Quantum dynamical response prediction faces computational bottlenecks and strong data dependency due to high-dimensional Hilbert-space evolution, while ensuring physical consistency remains challenging. To address this, we propose the Chain of KANs architecture: a time-causal chain of Kolmogorov–Arnold Networks (KANs) integrated with an Ehrenfest-theorem-based physics-informed loss function, enabling interpretable and mathematically rigorous modeling of quantum time evolution. Compared to benchmark models such as temporal convolutional networks (TCNs), our method achieves superior accuracy using only 200 training samples—just 5.4% of the TCN’s requirement—significantly reducing data demand. Moreover, it effectively suppresses spurious oscillations, enhancing generalization and enforcing strict adherence to quantum mechanical constraints.
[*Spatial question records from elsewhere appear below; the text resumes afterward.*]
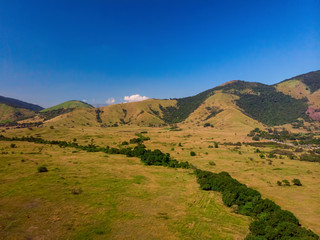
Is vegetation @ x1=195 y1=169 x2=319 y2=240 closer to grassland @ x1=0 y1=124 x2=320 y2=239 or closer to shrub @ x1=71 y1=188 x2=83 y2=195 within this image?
grassland @ x1=0 y1=124 x2=320 y2=239

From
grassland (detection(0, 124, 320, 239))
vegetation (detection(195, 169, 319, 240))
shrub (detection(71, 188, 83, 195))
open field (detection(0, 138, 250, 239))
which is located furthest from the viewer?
shrub (detection(71, 188, 83, 195))

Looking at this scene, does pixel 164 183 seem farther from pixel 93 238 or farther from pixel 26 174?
pixel 26 174

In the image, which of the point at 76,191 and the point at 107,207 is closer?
the point at 107,207

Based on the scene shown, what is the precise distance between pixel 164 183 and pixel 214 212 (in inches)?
759

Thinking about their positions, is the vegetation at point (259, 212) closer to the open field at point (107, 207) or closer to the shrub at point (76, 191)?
the open field at point (107, 207)

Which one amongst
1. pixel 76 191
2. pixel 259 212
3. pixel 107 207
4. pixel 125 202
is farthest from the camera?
pixel 76 191

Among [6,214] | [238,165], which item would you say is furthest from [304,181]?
[6,214]

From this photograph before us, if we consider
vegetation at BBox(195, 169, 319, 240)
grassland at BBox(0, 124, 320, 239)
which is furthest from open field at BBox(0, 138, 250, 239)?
vegetation at BBox(195, 169, 319, 240)

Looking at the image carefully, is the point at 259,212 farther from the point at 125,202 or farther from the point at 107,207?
the point at 107,207

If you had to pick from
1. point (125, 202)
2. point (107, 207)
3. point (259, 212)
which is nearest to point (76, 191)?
point (107, 207)

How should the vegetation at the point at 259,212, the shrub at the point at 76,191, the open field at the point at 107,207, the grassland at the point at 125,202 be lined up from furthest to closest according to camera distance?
1. the shrub at the point at 76,191
2. the grassland at the point at 125,202
3. the open field at the point at 107,207
4. the vegetation at the point at 259,212

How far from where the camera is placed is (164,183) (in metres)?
53.4

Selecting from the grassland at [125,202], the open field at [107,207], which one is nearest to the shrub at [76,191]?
the open field at [107,207]

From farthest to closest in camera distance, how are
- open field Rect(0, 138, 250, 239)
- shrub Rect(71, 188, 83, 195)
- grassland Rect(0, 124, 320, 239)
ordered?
shrub Rect(71, 188, 83, 195)
grassland Rect(0, 124, 320, 239)
open field Rect(0, 138, 250, 239)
This work establishes a novel paradigm for high-fidelity, small-data quantum dynamical modeling.

The prediction of quantum dynamical responses lies at the heart of modern physics. Yet, modeling these time-dependent behaviors remains a formidable challenge because quantum systems evolve in high-dimensional Hilbert spaces, often rendering traditional numerical methods computationally prohibitive. While large language models have achieved remarkable success in sequential prediction, quantum dynamics presents a fundamentally different challenge: forecasting the entire temporal evolution of quantum systems rather than merely the next element in a sequence. Existing neural architectures such as recurrent and convolutional networks often require vast training datasets and suffer from spurious oscillations that compromise physical interpretability. In this work, we introduce a fundamentally new approach: Kolmogorov Arnold Networks (KANs) augmented with physics-informed loss functions that enforce the Ehrenfest theorems. Our method achieves superior accuracy with significantly less training data: it requires only 5.4 percent of the samples (200) compared to Temporal Convolution Networks (3,700). We further introduce the Chain of KANs, a novel architecture that embeds temporal causality directly into the model design, making it particularly well-suited for time series modeling. Our results demonstrate that physics-informed KANs offer a compelling advantage over conventional black-box models, maintaining both mathematical rigor and physical consistency while dramatically reducing data requirements.